Erano un po’ perplessi, a dire il vero, sul parlare solo della bicicletta da corsa trascurando le altre. Li convinsi mandandoli su Cyclinside, il giornale on line che avevo creato dopo essermi licenziato da una redazione con aria stagnante. Cyclinside era molto giovane ma aveva una struttura importante: avevo diviso la bicicletta da corsa secondo tutti i temi tecnici, approfondendo ogni singolo argomento con altre pagine che si andavano a ramificare sempre di più.

Erano i miei appunti di quando lavoravo nella redazione del giornale, messi in ordine e in bella. Quando mi chiesero un’ipotesi di indice, per capire se potesse essere una cosa interessante o meno, non feci altro che riprendere l’albero delle directory di Cyclinside.

Peraltro, in quella prima versione, Cyclinside era realizzato con un CMS proprietario che sviluppava i contenuti proprio a ramificazioni visive (nel backoffice). Veloce e semplice anche se povero di funzioni che pian piano si capivano necessarie.

Il libro, per tornare alla foto mandata dall’Ale, è stato pubblicato nella primavera del 2010. In copertina una foto del Mondiale di Ciclismo di Varese (che ancora non era la “mia” città) che avevo scattato durante la prova iridata.

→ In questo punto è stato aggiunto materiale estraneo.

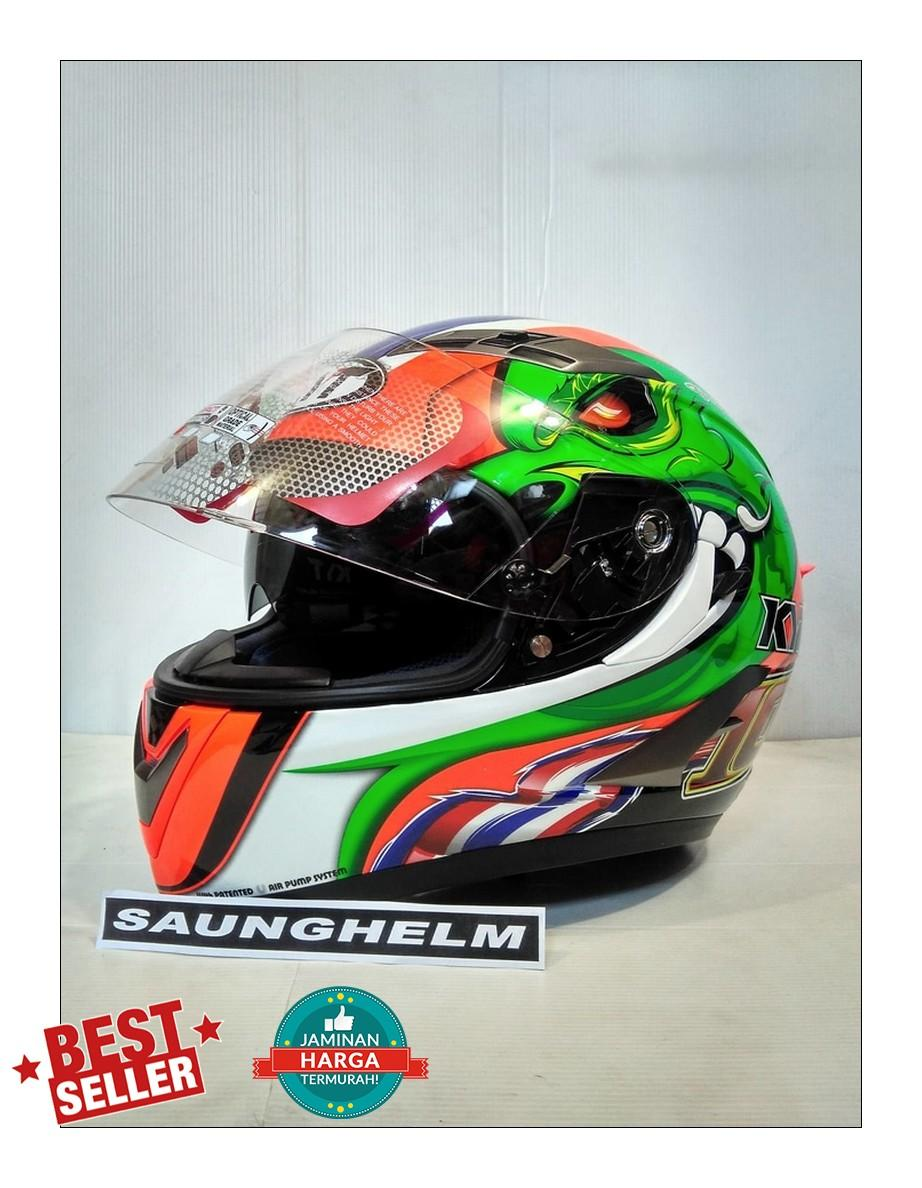 Jual Helm Sepeda Scohiro Model Prevail Pink White Terbaru 2018 Fujifilm X A3 Kit Xc16 50mm F35 56 Ois Ii Mini8 Pwp Xf35mm F2 Daftar Harga Fly Trey Canard Replica Black Red Termurah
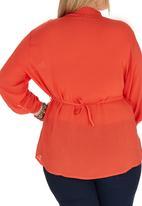 edit Plus - Pin Tuck Blouse Orange
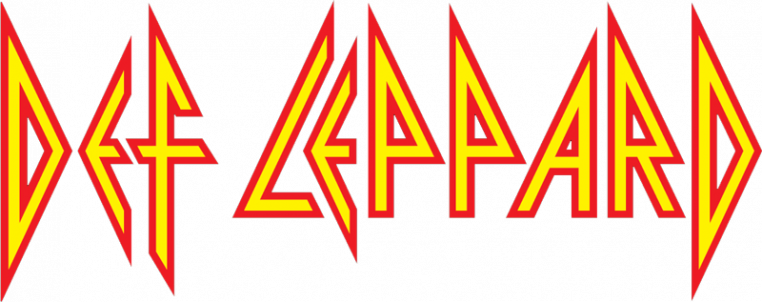 def leppard logo 762x302 June 2017 Concerts to see in Chicago, Stay in the loop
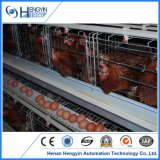 Jaula de la granja de pollo de la capa del huevo de 4 gradas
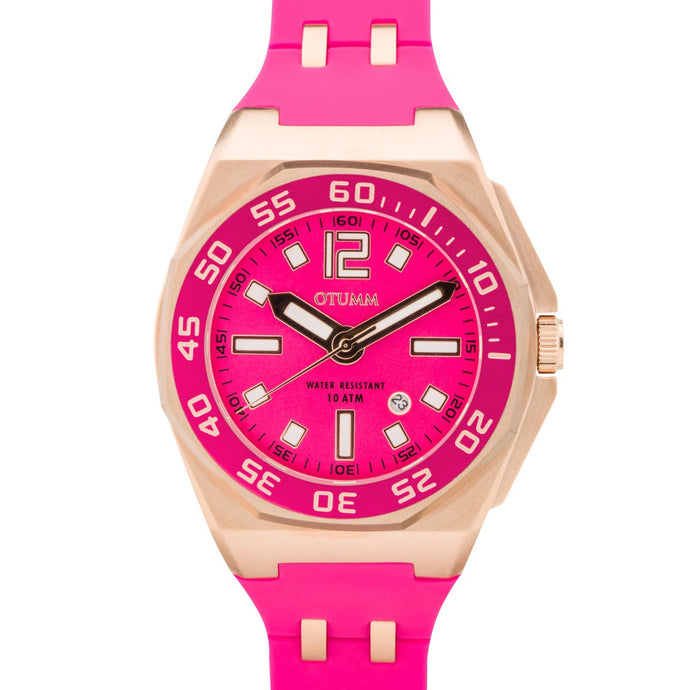 Sports Calendar Rose Gold 0206 Pink 50mm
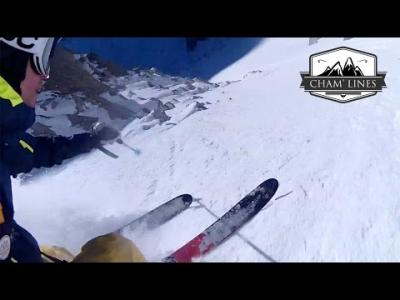 Vidéos : Cham'Lines S02 Ep01 | Couloir Sud du Chardonnet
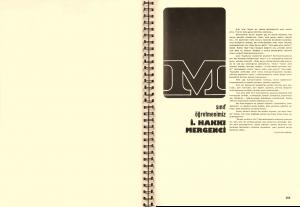 1977 3-M Sayfa1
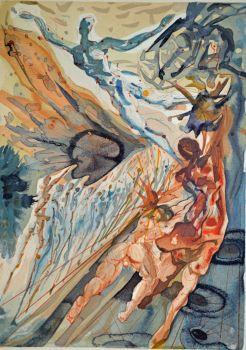 Divina commedia purgatorio 26 by Salvador Dali
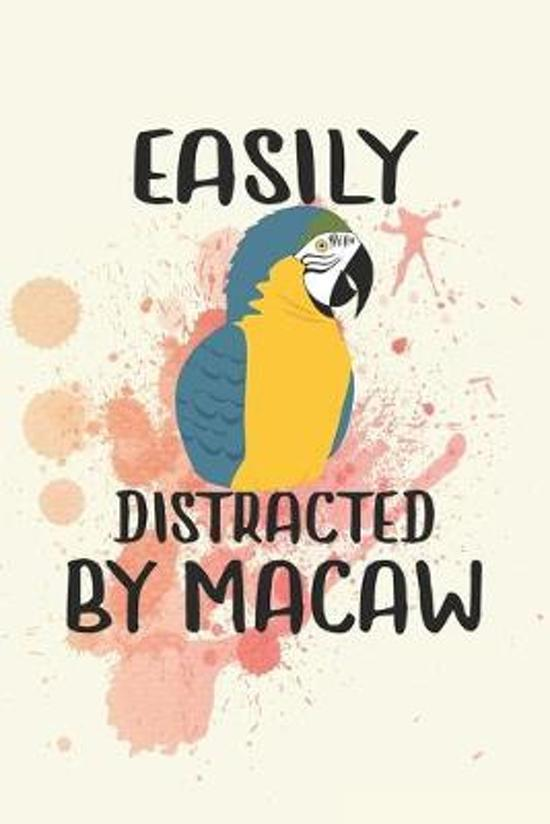 bol.com | Easily Distracted By Macaw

Con le pagine andai molto oltre il numero preventivato dall’editore e già mi stavo preparando a un lavoro doloroso di taglio e sfoltimento quando dalla casa editrice mi dissero: “no, lascia tutto così. Se ha senso è un peccato buttarlo via, ci piace”. Furono dei grandi, ero abituato diversamente e io li ringraziai con una seconda edizione, cinque anni dopo, ancora più corposa che “digerirono” ritoccando un po’ il prezzo di copertina.

La bicicletta cresceva e l’interesse dei lettori pure. Al punto che quelle prime due edizioni pian piano andarono verso l’esaurimento e si cominciò a parlare della terza.

Il resto è storia recente. Anche se confesso un mio ritardo cronico preso da mille cose e, anche qui, apprezzai l’editore sempre pronto a ripartire anche quando, ormai, temevo un sicario ad aspettarmi di nascosto. Evitavo i luoghi isolati.

Il nuovo libro ha visto la luce il 9 maggio 2025. Data bella perché era il giorno esatto della partenza del Giro d’Italia anche se, in realtà, io, quel giorno, ero nel pieno di una vacanza in ospedale per un intervento urgente e doloroso (risolto tutto, tranquilli).

In questi dieci anni di gestazione e rimuginamenti sul libro la bicicletta si è evoluta così tanto da dover ripensare completamente anche la struttura del volume.

Ora ha la copertina gialla, rigida e a rilievo che lo ha fatto promuovere da “manuale” a “coffee table book”. Insomma, è diventato più elegante e prezioso di quel libro che hanno messo vicino a Calimero. “Sei tu”, ha detto Ale Ortenzi nel vocale perculatorio di accompagnamento. E sì, ci sta. Con tutti quei ritardi le ho fatto sudare più di una camicia (lei ha fatto da editor fortunata).